Révolution chantante
Alors on chante? pour se sentir uni? pour conserver son identité, depuis toujours menacée de dissolution? pour se faire du bien comme on va tout naturellement au sauna? Il y a en tout cas des chorales dans toutes les écoles, un festival de chant national – le Laulupidu – qui draine tous les cinq ans plus de 30.000 chanteurs venus de toute l'Estonie (et autant de jeunes dans l'intervalle) et cette belle histoire de "Révolution chantante". En 1989, suite à la chute du Mur de Berlin, une formidable chaîne humaine, unissant un tiers des populations des trois pays baltes, actait en chantant la fin imminente de l'Union soviétique et leur future indépendance.
"Comme partout, la tradition se perd. Pour les jeunes, c'est plus facile d'appuyer sur un bouton", nuance toutefois le chef de Vox Clamantis Jaan-Eik Tulve (la petite économie libérale estonienne a aussi énormément misé sur le numérique). "Mais, tout de même, chanter reste populaire", dit-il avant de conclure: "Dire ce qu'on ressent quand on chante, c'est difficile à expliquer, mais parfois, il y a une unité, une vérité. On sent que tout va bien, que tout est vrai. Et cela donne le pouvoir de traverser les périodes difficiles", poursuit l'ancien punk qui eut maille à partir avec le pouvoir soviétique, "mais aussi les périodes joyeuses, car il faut aussi savoir vivre quand tout va bien.
Trois œuvres structurent la programmation des premiers Flagey Choir Days et interrogent chacune notre rapport au corps.
• Le 13/10 (20h15), il y a l’âme et le corps au cœur de la «Rappresentatione di anima e di corpo» de Cavalieri, par Vox Luminis et Lionel Meunier, commissaire du festival.
• Le 14/10 (20h15), il y a le corps souffrant avec «Little Match Girl Passion» de David Lang, par Paul Hillier et son Theatre of Voices.

######

● **Consigne**: Restituez à l'identique l'extrait du texte sur le chant en Estonie qui commence par « Trois œuvres structurent » et se poursuit jusqu'à « Theatre of Voices. ». Les données ne sont pas nécessaires.

● **Jeu de données**:
######

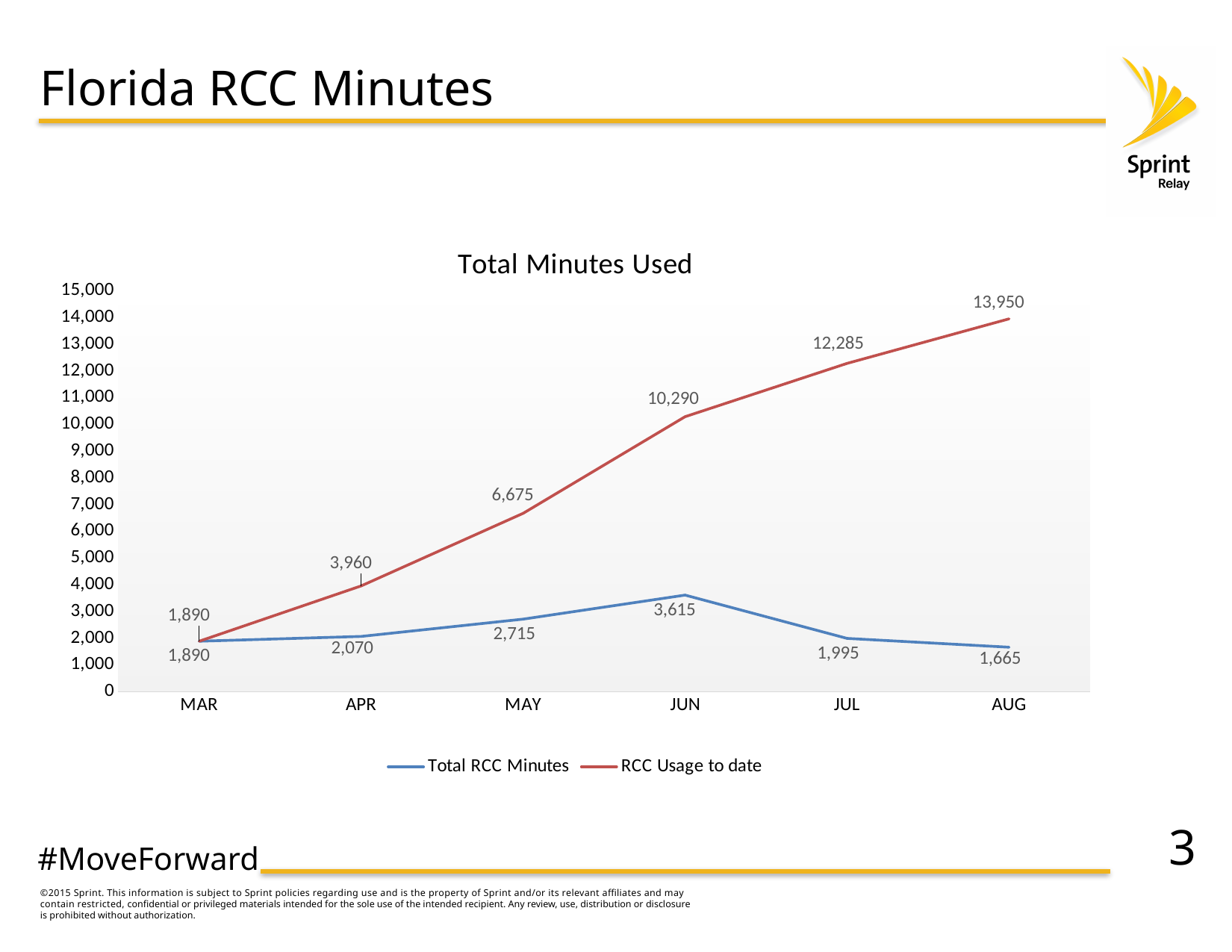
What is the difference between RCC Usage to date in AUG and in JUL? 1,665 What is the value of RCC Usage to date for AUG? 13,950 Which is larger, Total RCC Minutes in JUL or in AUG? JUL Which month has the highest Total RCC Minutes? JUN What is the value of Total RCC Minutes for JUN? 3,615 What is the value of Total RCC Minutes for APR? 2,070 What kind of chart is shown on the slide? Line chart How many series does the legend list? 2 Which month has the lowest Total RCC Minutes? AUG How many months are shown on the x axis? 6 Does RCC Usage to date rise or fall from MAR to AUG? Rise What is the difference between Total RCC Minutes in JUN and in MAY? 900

######

● **Réponse à la consigne**:
Trois œuvres structurent la programmation des premiers Flagey Choir Days et interrogent chacune notre rapport au corps.
• Le 13/10 (20h15), il y a l’âme et le corps au cœur de la «Rappresentatione di anima e di corpo» de Cavalieri, par Vox Luminis et Lionel Meunier, commissaire du festival.
• Le 14/10 (20h15), il y a le corps souffrant avec «Little Match Girl Passion» de David Lang, par Paul Hillier et son Theatre of Voices.